Multithread and locking issue
On 14May2020 22:36, Stephane Tougard <stephane at sdf.org> wrote:
>A multithreaded software written in Python is connected with a Postgres
>database. To avoid concurrent access issue with the database, it starts
>a thread who receive all SQL request via queue.put and queue.get (it
>makes only insert, so no issue with the return of the SQL request).
Just a remark that PostgreSQL ets callers work in parallel, just make
multiple connections. But if you're coming from just one connection, yes
serialising the SQL queries is good.
>As long as it runs with 10 threads, no issues. At 100 threads, the
>software is blocked by what I think is a locking issue.
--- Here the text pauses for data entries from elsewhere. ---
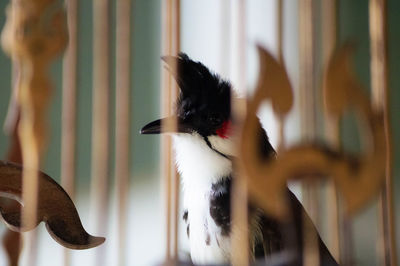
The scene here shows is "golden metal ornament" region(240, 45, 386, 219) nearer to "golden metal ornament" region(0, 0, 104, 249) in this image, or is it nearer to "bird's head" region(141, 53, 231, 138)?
"golden metal ornament" region(0, 0, 104, 249)

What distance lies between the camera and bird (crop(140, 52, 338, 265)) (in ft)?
3.27

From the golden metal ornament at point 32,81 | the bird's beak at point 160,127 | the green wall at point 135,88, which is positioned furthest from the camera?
the green wall at point 135,88

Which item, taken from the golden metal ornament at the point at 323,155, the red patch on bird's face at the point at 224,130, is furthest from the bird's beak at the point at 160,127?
the golden metal ornament at the point at 323,155

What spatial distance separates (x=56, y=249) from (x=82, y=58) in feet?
1.79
Or a timeout or busy loop. More print statements will help you.
>I guess Python multithreading and queue are working good enough that it
>can handle 100 threads with no issue (give me wrong here),
Yep, that is just fine.
>so I guess
>the problem is in my code.
>The function (thread) who handles SQL requests.
> print("Start SQL Thread")
> while True:
> data = q.get(True,5)
2 problems here:
1: a "bare except" catches _any_ exception instead of just the one you
want (Empty). Don't do that - catch _only_ what you expect to handle.
2: since you're catching anything you never know why an exception
occurred - at least report it:
except Exception as e:
print("No data: %s" % e)
> print("No data")
The first thing I would do is get rid of the timeout (5) parameter. And
since block=True is the default, also that parameter:
data = q.get()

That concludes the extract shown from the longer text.